Records for processing:

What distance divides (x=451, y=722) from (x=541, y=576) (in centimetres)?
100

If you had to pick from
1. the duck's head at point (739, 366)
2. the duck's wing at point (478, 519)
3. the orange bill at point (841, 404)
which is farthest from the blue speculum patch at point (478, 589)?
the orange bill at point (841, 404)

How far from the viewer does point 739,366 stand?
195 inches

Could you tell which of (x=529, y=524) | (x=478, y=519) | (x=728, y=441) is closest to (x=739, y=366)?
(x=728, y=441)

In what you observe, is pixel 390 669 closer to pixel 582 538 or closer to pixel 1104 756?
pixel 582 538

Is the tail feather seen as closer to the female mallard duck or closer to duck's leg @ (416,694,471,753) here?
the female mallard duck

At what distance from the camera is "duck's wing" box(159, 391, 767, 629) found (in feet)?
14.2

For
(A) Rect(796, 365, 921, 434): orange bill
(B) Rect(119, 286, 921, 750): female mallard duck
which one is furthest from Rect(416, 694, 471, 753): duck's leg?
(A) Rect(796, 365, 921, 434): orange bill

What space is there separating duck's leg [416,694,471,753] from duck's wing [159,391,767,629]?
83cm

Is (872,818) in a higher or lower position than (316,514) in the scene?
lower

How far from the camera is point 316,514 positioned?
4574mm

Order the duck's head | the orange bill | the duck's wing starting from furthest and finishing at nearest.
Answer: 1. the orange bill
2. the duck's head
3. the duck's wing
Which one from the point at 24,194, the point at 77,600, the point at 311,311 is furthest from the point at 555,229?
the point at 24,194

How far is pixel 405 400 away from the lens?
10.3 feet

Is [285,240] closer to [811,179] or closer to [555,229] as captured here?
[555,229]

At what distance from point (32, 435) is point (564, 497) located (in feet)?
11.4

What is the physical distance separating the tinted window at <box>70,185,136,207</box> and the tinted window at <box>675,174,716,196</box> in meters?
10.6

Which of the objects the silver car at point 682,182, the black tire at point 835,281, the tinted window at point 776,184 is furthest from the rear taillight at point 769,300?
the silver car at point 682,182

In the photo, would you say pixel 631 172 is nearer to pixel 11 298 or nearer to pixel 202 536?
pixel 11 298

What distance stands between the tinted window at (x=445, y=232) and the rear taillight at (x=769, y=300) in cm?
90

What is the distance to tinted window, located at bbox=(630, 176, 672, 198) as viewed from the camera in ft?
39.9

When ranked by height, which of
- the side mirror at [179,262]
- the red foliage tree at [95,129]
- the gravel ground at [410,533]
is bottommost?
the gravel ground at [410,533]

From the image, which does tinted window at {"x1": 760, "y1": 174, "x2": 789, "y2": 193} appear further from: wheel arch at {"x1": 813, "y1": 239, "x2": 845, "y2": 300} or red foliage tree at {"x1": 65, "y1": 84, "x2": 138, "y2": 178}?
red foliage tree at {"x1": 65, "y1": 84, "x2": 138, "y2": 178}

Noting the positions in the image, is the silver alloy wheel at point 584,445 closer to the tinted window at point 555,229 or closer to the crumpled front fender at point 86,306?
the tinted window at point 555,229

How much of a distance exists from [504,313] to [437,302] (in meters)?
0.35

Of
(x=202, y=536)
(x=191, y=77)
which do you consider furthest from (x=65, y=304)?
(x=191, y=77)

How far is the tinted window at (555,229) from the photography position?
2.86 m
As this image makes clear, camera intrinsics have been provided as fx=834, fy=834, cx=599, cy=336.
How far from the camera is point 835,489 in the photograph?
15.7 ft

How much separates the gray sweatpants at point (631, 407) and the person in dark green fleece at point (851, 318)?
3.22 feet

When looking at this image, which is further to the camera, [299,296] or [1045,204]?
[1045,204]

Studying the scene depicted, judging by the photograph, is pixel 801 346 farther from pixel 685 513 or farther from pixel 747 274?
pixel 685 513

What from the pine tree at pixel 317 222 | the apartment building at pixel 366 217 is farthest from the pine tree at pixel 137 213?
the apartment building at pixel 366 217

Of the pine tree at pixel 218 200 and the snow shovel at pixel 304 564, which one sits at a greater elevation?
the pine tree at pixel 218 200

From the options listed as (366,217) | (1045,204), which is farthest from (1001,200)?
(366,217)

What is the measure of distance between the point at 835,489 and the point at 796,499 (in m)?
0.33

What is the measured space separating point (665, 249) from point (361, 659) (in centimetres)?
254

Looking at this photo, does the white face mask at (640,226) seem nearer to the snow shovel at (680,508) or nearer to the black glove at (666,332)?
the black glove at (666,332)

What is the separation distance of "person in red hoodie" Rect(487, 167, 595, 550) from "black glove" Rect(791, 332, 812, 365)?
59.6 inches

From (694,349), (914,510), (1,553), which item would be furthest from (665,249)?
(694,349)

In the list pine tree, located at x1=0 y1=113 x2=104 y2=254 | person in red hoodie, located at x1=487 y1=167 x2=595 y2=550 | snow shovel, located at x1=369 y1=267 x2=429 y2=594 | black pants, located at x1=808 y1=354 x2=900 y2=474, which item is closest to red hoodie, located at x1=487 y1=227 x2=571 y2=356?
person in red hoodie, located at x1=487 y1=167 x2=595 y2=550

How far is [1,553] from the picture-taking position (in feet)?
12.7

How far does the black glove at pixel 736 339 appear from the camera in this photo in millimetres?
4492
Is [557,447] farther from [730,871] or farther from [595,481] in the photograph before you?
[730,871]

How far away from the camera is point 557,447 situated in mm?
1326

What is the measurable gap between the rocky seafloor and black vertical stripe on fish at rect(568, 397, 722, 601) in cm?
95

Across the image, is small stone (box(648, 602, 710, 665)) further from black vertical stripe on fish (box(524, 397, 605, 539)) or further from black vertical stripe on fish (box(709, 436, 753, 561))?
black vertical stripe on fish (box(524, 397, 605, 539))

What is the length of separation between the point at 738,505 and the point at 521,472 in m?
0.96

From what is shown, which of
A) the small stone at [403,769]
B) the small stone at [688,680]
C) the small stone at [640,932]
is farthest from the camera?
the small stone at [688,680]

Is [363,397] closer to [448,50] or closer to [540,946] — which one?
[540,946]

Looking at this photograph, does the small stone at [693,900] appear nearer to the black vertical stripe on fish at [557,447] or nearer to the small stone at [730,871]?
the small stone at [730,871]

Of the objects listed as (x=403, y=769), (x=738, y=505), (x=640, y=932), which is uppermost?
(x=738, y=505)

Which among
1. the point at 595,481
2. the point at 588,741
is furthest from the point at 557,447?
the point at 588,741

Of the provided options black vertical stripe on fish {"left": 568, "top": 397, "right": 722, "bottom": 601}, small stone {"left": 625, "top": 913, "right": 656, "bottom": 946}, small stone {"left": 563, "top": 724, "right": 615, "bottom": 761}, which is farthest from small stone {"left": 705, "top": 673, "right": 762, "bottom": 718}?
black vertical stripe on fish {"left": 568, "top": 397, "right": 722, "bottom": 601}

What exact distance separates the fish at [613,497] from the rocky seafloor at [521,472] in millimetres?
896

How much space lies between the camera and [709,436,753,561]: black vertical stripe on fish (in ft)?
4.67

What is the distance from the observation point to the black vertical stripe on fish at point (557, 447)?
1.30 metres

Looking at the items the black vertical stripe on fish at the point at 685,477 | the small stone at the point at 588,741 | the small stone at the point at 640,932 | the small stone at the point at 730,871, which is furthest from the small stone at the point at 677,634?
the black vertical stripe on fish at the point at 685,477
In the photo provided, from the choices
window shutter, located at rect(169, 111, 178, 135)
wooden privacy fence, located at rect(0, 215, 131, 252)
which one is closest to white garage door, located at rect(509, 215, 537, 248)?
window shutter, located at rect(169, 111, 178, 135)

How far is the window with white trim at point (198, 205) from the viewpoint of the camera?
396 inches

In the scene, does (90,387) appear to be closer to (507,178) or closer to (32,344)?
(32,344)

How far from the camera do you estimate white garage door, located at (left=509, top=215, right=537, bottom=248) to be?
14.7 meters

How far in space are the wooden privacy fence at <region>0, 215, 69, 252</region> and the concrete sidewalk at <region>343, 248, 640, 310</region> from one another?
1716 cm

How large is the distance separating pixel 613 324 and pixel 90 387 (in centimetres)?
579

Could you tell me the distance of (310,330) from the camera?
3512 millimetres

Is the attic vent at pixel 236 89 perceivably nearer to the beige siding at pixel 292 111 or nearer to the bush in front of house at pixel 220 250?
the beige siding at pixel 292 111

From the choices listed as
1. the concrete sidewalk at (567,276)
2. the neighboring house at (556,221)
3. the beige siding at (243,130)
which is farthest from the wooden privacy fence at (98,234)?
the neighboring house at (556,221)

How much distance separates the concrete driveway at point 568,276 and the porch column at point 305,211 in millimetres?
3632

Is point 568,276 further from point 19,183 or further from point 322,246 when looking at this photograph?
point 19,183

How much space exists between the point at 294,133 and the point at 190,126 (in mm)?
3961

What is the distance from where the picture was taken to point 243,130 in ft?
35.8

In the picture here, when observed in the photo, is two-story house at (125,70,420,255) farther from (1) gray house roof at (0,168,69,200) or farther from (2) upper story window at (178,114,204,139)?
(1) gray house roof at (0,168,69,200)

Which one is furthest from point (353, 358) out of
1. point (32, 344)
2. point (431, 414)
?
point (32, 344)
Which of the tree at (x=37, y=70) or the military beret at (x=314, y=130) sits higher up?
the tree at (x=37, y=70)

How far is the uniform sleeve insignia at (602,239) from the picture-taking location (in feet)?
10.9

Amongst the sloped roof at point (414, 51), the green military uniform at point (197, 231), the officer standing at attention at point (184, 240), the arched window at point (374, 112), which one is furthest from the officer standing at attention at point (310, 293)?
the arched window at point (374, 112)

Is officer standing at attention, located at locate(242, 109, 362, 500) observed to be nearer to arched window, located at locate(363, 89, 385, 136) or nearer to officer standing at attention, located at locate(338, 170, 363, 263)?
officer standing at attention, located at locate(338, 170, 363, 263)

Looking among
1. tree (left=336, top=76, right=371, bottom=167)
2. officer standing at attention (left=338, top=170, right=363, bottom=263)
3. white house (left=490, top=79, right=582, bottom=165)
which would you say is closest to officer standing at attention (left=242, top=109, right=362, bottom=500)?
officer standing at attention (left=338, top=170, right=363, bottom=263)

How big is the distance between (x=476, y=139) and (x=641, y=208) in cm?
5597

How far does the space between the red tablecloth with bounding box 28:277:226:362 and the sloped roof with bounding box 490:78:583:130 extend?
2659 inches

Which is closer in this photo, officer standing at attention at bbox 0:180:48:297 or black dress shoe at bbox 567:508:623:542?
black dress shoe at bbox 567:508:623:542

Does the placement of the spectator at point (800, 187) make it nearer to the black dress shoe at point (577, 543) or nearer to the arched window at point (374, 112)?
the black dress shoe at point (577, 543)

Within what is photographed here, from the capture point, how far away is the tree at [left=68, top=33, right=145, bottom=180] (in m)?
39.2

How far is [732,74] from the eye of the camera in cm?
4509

Short task: Starting with the line that contains "In the picture", print each line through the last one in the listing. Include both end lines and add nothing.

Expected answer:
In the picture here, when observed in the photo, is two-story house at (125,70,420,255) farther from (1) gray house roof at (0,168,69,200) or farther from (2) upper story window at (178,114,204,139)?
(1) gray house roof at (0,168,69,200)

Which one is furthest from point (353, 358) out of
1. point (32, 344)
2. point (431, 414)
?
point (32, 344)
Which of the tree at (x=37, y=70) or the military beret at (x=314, y=130) sits higher up?
the tree at (x=37, y=70)

How far is the uniform sleeve insignia at (602,239) from the picture-taking location (in feet)?
10.9

Amongst the sloped roof at point (414, 51), the green military uniform at point (197, 231), the officer standing at attention at point (184, 240), the arched window at point (374, 112), which one is furthest from the officer standing at attention at point (310, 293)?
the arched window at point (374, 112)

Is officer standing at attention, located at locate(242, 109, 362, 500) observed to be nearer to arched window, located at locate(363, 89, 385, 136) or nearer to officer standing at attention, located at locate(338, 170, 363, 263)?
officer standing at attention, located at locate(338, 170, 363, 263)

Looking among
1. tree (left=336, top=76, right=371, bottom=167)
2. officer standing at attention (left=338, top=170, right=363, bottom=263)
3. white house (left=490, top=79, right=582, bottom=165)
which would you say is closest to officer standing at attention (left=242, top=109, right=362, bottom=500)?
officer standing at attention (left=338, top=170, right=363, bottom=263)

How big is the distance between (x=476, y=139) and (x=641, y=208) in cm?
5597

How far does the space between the red tablecloth with bounding box 28:277:226:362 and the sloped roof with bounding box 490:78:583:130 extend?
2659 inches

Which is closer in this photo, officer standing at attention at bbox 0:180:48:297 or black dress shoe at bbox 567:508:623:542?
black dress shoe at bbox 567:508:623:542

Does the placement of the spectator at point (800, 187) make it nearer to the black dress shoe at point (577, 543) or nearer to the arched window at point (374, 112)?
the black dress shoe at point (577, 543)

Within what is photographed here, from the capture point, how far away is the tree at [left=68, top=33, right=145, bottom=180] (in m)?
39.2

How far is [732,74] from the eye of the camera in cm?
4509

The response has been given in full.